As part of these efforts, some states are also developing new direct service positions which require more training, entail greater responsibility, and have higher rates of pay. New York City, for example, piloted a home care, field support position. Individuals in these positions provided peer-to-peer support and mentorship for new direct care workers. When evaluated, organizations which hired for these positions had a 10 percent lower turnover rate. However, without additional funding, the pilot ended. More successful and sustained efforts like those in Indiana allow certified nursing assistants who receive additional training to administer routine medications. Higher wages come with these increased responsibilities.
Increasing Worker Protections
Direct service work is often challenging, but overlooked. To ensure workers have the support they need to thrive, cities and states have adopted different supports for these workers:
To further support direct care workers, New York City created a new Paid Care Division within the Office of Labor Policy and Standards. Created in 2016, the division develops policies regarding the paid care workforce and educates paid care workers about their rights and available resources. The Division also enforces worker rights and offers a centralized location for employees to lodge workplace complaints. As Mayor de Blasio noted, the department works to “actively address — through referrals to direct service providers, policy advocacy, and research — the poor working conditions and the high rate of workplace law violations faced by paid care workers.”
Several states, including Illinois, Hawaii, California, New York, and Nevada have also created Domestic Workers’ Bills of Rights. Often inclusive of workers beyond solely direct care—including housekeepers and nannies—these efforts offer different supports to workers—including protections from harassment, defined overtime regulations, and civil rights enforcement mechanisms.

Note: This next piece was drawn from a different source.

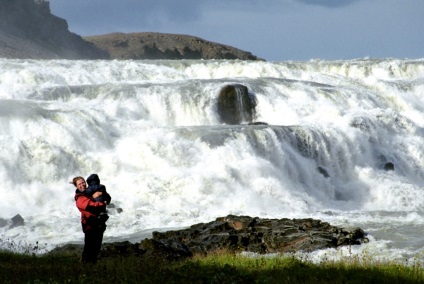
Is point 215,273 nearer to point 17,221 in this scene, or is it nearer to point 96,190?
point 96,190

To meet the state’s growing long-term care needs, Colorado must develop a strong direct service workforce. To do this, several large hurdles need to be addressed, including low wages, poor training, and limited career ladders. Developing solutions to these various needs will be complicated, however, Colorado can learn from research and efforts in other states, individualize solutions, and create tailored responses to support our caring workforce.